SSL verification of host name of https server

Question

I recently found that a library I am using (specifically Apache HTTPClient) when is configured to verify the hostname of the remote server against the certificate's CN it just seems to be doing a string comparison.
I.e. if the certificate has been issued to an IP and the user types a name instead e.g. https://secureserver/
but the IP<->secureserver (maps e.g. configured in windows host file) the verification fails complaining that

javax.net.ssl.SSLException: hostname in certificate didn't match: 
    <secureserver> != <10.4.5.1>  

Is this the way usually implemented in all libraries? I.e. am I wrong to have expected that a reverse lookup for secureserver to 10.4.5.1. that is the CN of the certificate should have occured?

Thanks

Answer 1

https is based on private/public key cryptography. So the client uses the public key of the server to encrypt information that only the server can decrypt.

On this simple level, the attacker may trick the client to talk to him instead of the real server, using the public key of the attacker. The attacker then decrypts the sent information using his private key and forwards it to the real server. This is called a Man in the middle attack.

To prevent this kind of attack, SSL uses certificate. A certificate is basically a public key with some identity information attached to it. Those certificates can be signed by certificate authorities to confirm the identity information.

The client has to verify that the name in the certificate matches the server it wants to talk to. In case of a normal web-browser that is the domain name displayed in the address bar. Without this verification the attacker could just send any certificate.

DNS is not secure so in many situation it can be easily manipulated. If the browser would relax the verification to accept an IP-address which belongs to the domain name in question, it would trust the insecure DNS.

Apart from that, the usage of IP addresses in SSL-certificates is invalid. So even if you type in the ip-address into the address bar, the browser must reject the certificate. But a certificate may contain a list of domain names for which it is valid.

Answer 2

Yes, I believe you were wrong to expect that the certificate name validation process would do any name resolution, reverse resolution, or other mapping for you. The matching that takes place is pretty much a literal thing performed at the application layer (sorry, bad label. I mean the SSL library code called by the application when I say "application layer"; in OSI this would probably be Session or Presentation layer, but it's all part of the application executable).

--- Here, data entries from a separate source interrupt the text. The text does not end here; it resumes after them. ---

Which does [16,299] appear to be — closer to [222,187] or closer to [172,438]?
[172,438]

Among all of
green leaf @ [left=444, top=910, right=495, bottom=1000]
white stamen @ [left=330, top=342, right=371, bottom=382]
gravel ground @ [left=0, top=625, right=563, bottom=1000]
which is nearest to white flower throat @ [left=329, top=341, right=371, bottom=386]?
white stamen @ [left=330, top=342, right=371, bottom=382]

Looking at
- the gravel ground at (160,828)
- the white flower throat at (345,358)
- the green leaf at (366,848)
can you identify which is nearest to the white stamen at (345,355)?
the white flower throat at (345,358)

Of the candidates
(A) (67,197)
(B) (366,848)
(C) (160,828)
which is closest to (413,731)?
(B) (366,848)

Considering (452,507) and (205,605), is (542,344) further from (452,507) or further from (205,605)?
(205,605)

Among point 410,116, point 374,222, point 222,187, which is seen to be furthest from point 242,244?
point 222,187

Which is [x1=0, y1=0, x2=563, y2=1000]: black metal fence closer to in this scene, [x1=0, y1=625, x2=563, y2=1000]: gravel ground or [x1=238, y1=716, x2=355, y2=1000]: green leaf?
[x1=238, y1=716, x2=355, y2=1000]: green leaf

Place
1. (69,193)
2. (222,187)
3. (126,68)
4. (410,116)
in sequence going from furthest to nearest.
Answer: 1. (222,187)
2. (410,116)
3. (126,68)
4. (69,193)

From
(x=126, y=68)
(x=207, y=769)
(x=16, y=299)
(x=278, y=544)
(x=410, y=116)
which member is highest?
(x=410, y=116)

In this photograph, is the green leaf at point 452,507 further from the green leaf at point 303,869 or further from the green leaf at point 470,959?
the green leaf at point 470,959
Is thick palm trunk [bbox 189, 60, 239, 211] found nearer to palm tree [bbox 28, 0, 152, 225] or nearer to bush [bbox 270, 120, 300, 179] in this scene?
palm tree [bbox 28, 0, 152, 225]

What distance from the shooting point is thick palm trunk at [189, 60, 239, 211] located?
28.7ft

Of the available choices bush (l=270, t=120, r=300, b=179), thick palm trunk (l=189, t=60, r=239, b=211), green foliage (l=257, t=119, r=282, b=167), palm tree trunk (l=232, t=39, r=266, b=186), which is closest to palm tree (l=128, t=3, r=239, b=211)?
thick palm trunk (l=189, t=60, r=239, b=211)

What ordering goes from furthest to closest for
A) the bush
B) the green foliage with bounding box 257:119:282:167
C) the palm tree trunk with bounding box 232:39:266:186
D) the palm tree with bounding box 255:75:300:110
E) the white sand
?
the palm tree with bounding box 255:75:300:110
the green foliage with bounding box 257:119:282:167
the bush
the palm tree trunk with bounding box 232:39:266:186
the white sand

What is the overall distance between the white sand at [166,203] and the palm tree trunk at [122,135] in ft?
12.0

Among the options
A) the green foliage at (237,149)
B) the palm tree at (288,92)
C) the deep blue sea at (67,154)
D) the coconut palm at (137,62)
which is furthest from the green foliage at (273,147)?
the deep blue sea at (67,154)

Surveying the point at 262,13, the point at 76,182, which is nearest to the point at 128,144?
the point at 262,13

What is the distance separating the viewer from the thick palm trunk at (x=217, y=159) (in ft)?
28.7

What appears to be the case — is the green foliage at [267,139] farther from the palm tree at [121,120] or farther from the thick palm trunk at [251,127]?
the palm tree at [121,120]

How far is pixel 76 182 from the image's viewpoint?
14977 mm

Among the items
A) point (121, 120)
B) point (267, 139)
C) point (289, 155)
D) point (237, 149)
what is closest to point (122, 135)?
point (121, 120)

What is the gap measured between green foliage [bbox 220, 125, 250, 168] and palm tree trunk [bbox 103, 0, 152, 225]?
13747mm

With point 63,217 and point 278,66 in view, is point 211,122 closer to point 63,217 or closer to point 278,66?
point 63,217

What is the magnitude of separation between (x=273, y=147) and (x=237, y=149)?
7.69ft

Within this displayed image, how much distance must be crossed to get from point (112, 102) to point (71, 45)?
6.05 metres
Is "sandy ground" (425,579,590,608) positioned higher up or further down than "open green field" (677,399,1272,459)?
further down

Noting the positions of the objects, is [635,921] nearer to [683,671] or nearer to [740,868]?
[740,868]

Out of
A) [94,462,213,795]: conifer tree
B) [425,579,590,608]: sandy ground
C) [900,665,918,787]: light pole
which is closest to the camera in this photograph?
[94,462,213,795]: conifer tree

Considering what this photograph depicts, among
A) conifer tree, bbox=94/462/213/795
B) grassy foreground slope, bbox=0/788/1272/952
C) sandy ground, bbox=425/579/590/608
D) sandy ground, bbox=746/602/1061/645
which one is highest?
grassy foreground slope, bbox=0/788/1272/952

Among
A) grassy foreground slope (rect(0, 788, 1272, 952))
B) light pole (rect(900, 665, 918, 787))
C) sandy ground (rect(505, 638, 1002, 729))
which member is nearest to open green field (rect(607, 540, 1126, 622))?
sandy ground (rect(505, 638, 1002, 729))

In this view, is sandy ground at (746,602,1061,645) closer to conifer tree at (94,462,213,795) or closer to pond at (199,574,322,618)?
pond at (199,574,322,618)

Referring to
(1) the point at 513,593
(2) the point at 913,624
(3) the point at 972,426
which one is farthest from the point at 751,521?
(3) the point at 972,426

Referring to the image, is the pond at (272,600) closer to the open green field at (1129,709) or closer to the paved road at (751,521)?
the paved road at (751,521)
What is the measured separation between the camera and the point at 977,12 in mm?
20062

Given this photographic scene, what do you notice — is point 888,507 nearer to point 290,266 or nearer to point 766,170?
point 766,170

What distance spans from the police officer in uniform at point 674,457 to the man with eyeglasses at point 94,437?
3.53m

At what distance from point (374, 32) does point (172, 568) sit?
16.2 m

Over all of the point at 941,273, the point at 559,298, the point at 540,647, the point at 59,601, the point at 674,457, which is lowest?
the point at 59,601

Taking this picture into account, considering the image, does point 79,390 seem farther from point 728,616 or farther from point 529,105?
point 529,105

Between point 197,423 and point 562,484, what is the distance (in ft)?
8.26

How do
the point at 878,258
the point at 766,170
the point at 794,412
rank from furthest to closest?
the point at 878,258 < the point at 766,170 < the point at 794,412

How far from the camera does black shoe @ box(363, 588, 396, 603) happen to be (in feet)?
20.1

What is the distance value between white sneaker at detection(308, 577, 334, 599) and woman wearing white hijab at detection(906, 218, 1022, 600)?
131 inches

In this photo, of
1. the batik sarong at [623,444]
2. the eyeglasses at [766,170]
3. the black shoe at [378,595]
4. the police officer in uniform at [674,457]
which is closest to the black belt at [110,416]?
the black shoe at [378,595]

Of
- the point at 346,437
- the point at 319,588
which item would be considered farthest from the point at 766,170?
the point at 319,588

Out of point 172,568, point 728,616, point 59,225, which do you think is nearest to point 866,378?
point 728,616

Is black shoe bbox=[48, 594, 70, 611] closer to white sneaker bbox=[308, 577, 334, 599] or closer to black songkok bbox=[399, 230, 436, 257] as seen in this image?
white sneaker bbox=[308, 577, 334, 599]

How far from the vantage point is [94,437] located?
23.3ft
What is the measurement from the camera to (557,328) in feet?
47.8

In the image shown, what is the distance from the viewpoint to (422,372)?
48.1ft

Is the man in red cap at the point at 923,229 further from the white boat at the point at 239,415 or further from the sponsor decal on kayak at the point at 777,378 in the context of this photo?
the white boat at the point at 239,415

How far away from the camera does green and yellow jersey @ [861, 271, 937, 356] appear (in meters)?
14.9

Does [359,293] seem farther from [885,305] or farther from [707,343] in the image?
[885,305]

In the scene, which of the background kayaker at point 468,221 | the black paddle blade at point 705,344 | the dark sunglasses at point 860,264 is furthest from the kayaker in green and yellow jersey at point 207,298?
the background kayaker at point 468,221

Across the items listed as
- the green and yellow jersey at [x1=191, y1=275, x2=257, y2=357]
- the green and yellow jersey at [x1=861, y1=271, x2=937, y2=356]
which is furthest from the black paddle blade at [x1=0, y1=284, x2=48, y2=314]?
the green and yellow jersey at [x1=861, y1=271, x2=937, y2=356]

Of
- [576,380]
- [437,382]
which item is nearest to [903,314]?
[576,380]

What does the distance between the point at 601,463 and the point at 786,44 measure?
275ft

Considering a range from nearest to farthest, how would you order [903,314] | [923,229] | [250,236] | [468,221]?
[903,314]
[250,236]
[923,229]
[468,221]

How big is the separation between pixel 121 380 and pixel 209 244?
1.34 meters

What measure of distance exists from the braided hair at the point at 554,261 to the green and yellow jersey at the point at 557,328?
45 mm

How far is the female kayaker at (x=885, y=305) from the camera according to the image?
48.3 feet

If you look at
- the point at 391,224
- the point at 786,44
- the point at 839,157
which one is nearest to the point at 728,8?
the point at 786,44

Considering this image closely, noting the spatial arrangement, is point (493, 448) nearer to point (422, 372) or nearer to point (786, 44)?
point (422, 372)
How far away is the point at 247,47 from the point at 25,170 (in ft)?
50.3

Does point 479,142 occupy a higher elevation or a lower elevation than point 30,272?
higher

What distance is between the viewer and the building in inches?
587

I don't believe you'll find a java library handler to add in the name mapping you're looking for, because the SSL/TLS protocol really is about matching the literal names (and then making sure the cryptographic and certification authority aspects are in place).

I believe you can use the subjectAltName tag to generate a certificate which will validly match multiple names, but that's sort of the opposite approach from what you're looking at.

Answer 3

The point of SSL is that the outside world is hostile (at least potentially). You cannot expect the DNS to return true, unaltered answers, because any attacker who could impact your connection (and you believe that there are such people, because that's the reason you use SSL) could also alter DNS responses. The whole exercise is about trusting a specific set of "trust anchors" (aka "root CA") and building up from that -- and only from that.

So the SSL client will require that the name of the intended server is indeed present in the server's certificate, not anything indirect like an IP address on which the said name was mapped through a potentially insecure mechanism like DNS.

Note: conceptually, any kind of "identity" could be used, as long as what the client expects is equal to what is found in the certificate. In HTTPS, it is assumed that "what the client expects" is adequately described by the URL, more precisely the server name part of the URL. Web browsers show that name proeminently (I am using Chromium right now; it displays the URL in the URL bar as some grey text, with the server name being highlighted in a darker shade). One could conceivably imagine a convention where the client "knows" the target IP address (hardcoded, or known from a trustworthy source, not from a DNS request), and expects that IP address to appear in the certificate; X.509 certificates can indeed contain IP addresses (see the iPAddress name type in the Subject Alt Name extension). However, existing implementations don't match IP addresses, they match names. So it was written, and it makes sense, because names can be verified by humans, and IP addresses can change quite a lot when migrating or expanding infrastructures.